Die beste Mannschaft aller Zeiten. Das spektakulärste Spiel seit Erfindung des Spiels. Historische Momente. – Es geht im Sport- und insbesondere im Fußballjournalismus selten eine Nummer kleiner. Aufmerksamkeit scheint nur durch Höher-Schneller-Weiter-Meldungen generiert werden zu können. Besonders wenn „alle Welt“ nur auf ein Spiel zu schauen scheint.
Benjamin Kuhlhoff, Redakteur bei 11 Freunde, war schon arbeitsbedingt voll im Rummel der Vorberichterstattung gefangen und wurde erst kurz vor Anpfiff um eine wichtige Erkenntnis reicher.
Was war das ein grandioser Hype rund um das Champions-League-Finale von Wembley. Zwei deutsche Mannschaften. In England. Schnappatmung.

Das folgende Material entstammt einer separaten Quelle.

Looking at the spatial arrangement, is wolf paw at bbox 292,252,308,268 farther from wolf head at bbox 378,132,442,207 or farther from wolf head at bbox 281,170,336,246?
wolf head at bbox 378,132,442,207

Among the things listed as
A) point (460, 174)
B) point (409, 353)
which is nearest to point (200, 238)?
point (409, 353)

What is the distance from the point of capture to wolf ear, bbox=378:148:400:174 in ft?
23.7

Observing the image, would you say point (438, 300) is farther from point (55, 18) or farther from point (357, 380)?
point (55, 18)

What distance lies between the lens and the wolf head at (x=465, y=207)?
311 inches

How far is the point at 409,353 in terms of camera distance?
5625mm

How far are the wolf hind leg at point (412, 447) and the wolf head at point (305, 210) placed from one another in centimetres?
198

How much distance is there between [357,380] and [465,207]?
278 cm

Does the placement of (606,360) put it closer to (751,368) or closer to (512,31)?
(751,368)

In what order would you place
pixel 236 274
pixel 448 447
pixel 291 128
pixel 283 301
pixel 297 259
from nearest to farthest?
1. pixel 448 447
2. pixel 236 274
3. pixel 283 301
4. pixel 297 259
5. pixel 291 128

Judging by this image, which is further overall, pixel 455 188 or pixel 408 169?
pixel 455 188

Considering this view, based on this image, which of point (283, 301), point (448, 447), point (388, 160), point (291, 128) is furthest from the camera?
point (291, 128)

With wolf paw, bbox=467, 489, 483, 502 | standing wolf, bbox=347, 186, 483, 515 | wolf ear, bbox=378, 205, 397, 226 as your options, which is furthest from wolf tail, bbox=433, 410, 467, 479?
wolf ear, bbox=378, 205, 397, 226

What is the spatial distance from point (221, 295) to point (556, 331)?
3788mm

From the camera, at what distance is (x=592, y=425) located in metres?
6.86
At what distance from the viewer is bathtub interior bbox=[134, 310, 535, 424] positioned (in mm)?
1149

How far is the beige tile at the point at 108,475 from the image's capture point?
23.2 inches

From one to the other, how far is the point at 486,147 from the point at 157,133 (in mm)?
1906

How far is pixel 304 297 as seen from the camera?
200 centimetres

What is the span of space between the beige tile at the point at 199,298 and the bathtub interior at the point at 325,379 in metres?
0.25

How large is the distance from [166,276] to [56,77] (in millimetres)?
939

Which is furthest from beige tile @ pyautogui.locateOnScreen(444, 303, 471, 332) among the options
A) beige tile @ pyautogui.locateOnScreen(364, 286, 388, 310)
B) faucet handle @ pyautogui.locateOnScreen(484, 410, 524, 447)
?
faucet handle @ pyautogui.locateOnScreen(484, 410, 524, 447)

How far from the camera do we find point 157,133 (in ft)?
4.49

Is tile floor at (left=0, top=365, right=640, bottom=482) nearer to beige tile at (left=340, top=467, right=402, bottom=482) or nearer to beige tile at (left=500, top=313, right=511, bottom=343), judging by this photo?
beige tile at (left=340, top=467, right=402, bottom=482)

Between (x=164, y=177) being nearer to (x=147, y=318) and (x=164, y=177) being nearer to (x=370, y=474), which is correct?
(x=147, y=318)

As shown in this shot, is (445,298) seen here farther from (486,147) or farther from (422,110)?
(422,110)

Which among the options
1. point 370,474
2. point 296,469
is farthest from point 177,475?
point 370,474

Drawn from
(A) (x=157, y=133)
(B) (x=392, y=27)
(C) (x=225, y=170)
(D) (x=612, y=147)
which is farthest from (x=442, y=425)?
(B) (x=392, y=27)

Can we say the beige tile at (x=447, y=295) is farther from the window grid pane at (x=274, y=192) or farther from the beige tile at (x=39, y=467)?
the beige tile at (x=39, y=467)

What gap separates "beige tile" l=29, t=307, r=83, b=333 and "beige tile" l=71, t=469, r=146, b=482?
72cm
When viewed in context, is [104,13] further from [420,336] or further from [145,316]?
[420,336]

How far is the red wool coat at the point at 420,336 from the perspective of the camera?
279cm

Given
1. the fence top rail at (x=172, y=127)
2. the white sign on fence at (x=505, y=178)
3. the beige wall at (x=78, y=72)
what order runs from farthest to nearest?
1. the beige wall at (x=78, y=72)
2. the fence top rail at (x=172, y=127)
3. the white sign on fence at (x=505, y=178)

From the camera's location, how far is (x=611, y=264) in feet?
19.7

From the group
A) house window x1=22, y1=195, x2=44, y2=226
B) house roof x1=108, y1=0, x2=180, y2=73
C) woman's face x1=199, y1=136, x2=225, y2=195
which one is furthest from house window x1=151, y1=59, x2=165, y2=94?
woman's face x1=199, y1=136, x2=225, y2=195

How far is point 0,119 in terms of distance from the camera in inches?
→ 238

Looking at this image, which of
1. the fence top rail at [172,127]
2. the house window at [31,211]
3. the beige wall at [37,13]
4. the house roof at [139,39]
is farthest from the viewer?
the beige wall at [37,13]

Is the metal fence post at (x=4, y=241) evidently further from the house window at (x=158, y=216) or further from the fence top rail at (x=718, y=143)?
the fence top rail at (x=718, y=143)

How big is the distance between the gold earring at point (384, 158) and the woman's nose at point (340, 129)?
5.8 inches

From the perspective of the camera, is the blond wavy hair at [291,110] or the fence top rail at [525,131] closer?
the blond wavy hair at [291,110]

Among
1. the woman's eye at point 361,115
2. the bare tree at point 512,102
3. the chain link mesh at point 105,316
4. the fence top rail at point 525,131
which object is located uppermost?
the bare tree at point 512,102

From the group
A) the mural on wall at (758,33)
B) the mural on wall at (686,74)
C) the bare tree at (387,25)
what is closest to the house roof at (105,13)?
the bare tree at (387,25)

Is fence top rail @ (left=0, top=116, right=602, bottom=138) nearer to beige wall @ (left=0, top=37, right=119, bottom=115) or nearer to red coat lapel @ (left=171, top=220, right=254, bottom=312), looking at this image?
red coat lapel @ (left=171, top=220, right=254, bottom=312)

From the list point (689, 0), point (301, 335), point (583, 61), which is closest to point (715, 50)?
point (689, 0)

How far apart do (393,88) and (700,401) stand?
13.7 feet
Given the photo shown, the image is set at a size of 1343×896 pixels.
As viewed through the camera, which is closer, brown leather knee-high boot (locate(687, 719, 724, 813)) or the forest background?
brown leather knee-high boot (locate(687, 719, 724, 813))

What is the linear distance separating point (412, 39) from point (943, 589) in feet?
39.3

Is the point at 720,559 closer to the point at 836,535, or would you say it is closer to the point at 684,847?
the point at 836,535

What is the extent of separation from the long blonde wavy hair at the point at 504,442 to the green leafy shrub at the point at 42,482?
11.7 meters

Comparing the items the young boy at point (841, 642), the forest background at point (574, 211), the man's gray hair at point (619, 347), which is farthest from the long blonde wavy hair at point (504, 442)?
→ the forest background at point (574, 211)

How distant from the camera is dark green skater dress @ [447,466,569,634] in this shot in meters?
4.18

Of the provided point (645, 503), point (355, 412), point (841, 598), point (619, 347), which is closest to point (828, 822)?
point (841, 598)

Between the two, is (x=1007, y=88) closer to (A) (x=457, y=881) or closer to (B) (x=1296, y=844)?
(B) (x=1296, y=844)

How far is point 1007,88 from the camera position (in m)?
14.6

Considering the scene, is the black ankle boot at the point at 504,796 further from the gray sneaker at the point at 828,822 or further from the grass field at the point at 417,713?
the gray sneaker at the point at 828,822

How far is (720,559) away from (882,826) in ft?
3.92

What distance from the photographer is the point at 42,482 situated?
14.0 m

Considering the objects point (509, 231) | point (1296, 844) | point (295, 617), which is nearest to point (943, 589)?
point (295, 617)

Jeder äußerte sich zu diesem Spiel, selbst Menschen, die allerhöchstens Mal ein Tischfußballspiel in der Kneipe beobachtet haben, wurden zu Bayern- bzw. BVB-Fans hochstilisiert. Das ZDF versuchte gar den Begriff »Germanico« für dieses Spiel zu etablieren. Es schien, als teile sich die Republik in Rot-Weiß und Gelb-Schwarz. Dazwischen gab es nichts.
Ich bin Fan des FC Schalke, weswegen die Entscheidung Pro Bayern bzw. Pro Lüdenscheid in etwa gleichzusetzen ist mit der Entscheidung zwischen Pest oder Cholera. Und so haderte ich Tage vor dem Finale damit, wem ich denn nun eigentlich den Titel noch ein bisschen weniger gönnen würde. Letztlich trieben mich die leidlichen Bond-Vergleiche Jürgen Klopps bis kurz vor dem Anpfiff in die Arme des FC Bayern. Neunzig Minuten würde ich hoffen, dass Müller, Lahm und Co. den Hypeklub der vergangenen zwei Jahre in Grund und Boden rennen würden. Das würde schmerzhaft werden. Dachte ich zumindest.
Doch es wurde noch viel schlimmer, denn kurz vor dem Anpfiff traten plötzlich Lars Ricken und Paul Breitner in Ritterrüstungen auf den Rasen. Hinter ihnen folgten Legionen von Laiendarstellern, die sich mit Gummiäxten, Gummipfeilen und Gummischwertern bekämpfen. Es war eine lächerliche, teilweise erniedrigende Darbietung, in deren Mittelpunkt zwei Vereinsikonen gestellt wurde, denen man ansah, dass sie das alles so nicht gewollt hatten. Mir hat dieser Moment geholfen, weil ich dank ihm noch vor dem Anpfiff merkte, was für ein grandioser Schwachsinn dieses Finale eigentlich ist. Dass es Unsinn ist, sein Herz für neunzig Minuten einem anderen Klub zu leihen, nur weil er um die Krone im größten Zirkus von allen kämpft. Ich lehnte mich zurück und genoss einfach das Spiel. Als Schalke-Fan. Es war toll.
Vor einigen Wochen gestand Paul Breitner in einer Talkshow, dass er tatsächlich die ersten zwanzig Minuten des Finales verpasst hatte, weil er nicht aus seiner Ritterrüstung kam. Vielleicht hat auch er daraus eine Lektion für das Leben gelernt. Es wäre ihm zu wünschen.